Research questions behind the use of SATAY
Contents
Research questions behind the use of SATAY¶
About 20% of the genes in wild type Saccharomyces Cerevisiae are essential, meaning that they cannot be deleted without crippling the cell to such an extent that it either cannot survive (lethality) or multiply (sterility).
(Non)-essentiality of genes is not constant over different genetic backgrounds, but genes can gain or lose essentiality when other genes are mutated. Moreover, it is expected that the interactions between genes changes in mutants (changes in the interaction map). This raises a number of questions:
If a gene x gains or loses essentiality after a mutation in gene y, does the essentiality of gene y also changes if a mutation in gene x is provoked?
After a mutation that reduces the fitness of a population of cells, the population is sometimes able to increase its fitness by mutating other genes (e.g. dBem1 eventually result in mutations in Bem3). Can these mutations, that are initiated by cells themselves, be predicted based on the interaction maps (i.e. predict survival of the fittest)?
If a gene x is suppressed, it will possibly change the essentiality of another gene. It is expected that most changes in essentiality will occur in the same subnetwork of the mutated gene. If a gene y is suppressed that is part of the same network as gene x, does this invoke similar changes in this subnetwork?
Transposon sequencing in other organisms¶
There is a project called galaxyproject website which explains it in the context of bacteria, but the same principles hold for yeast cells.
Determine essentiality based on transposon counts¶
Using the number of transposons and reads, it can be determined which genes are potentially essential and which are not.
To check this method, the transposon count for wild type cells are determined. Currently, genes that are taken as essential are the annotated essentials based on previous research.
We can use statitiscal learning methods to find what is the expected number of transposons per essential gene. See this Matlab Code done by one of our Master students in our lab, Wessel Teunisse.
Distribution number of insertions and reads compared with essential and non-essential genes¶
Ideally, the number of transposon insertions of all essential genes are small and the number of insertions in non-essential genes are is large so that there is a clear distinction can be made. However, this is not always so clear. For example, the distribution of transposons in WT cells in the data from Michel et. al. looks like this:
In this figure, both the reads and the transposon counts are normalized with respect to the length of each gene (hence the graph represents the read density and transposon density). High transposon counts only occurs for non-essential genes, and therefore when a high transposon count is seen, it can be assigned nonessential with reasonable certainty. However, when the transposon count is low the there is a significant overlap between the two distributions and therefore there is no certainty whether this gene is essential or not (see also the section about ‘Interpreting Transposon Counts & Reads’).

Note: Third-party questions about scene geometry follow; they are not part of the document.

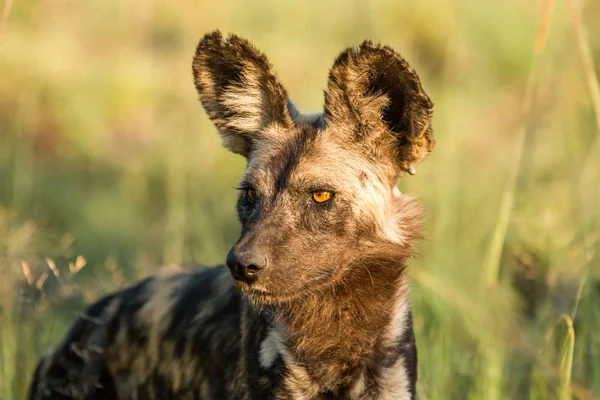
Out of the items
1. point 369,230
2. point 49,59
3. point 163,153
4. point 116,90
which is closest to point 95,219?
point 163,153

The data is also sensitive to postprocessing. It is expected that the trimming of the sequences is an important step. The graph below shows the same data as in the previous graph, but with different processing as is done by Michel et. al… This has a significant influence on the results and as a consequence, no distinction can be made between essential and nonessential genes based on the transposon counts. Significant attention needs to be given to the postprocessing of the data.
Profile plot for number of reads¶
To create a visual overview where the insertions are and how many reads there are for each insertion, a profile plot is created for each chromosome.
The bars indicate the absolute number of reads for all insertions located in the bars (bar width is 545bp). The colored background indicate the location of genes, where green are the annotated essential genes and red the non-essential genes. In general, the essential genes have no or little reads whereas the non-essential genes have many reads. Note that at location 564476 the ADE2 gene is located that has significant more reads than any other location in the genome, which has to do the way the plasmid is designed (see Michel et.al. 2017). The examples used here are from a dataset discussed in the paper by Michel et.al. 2017 which used centromeric plasmids where the transposons are excised from. The transposons tend to reinsert in the chromosome near the chromosomal pericentromeric region causing those regions to have about 20% more insertions compared to other chromosomal regions.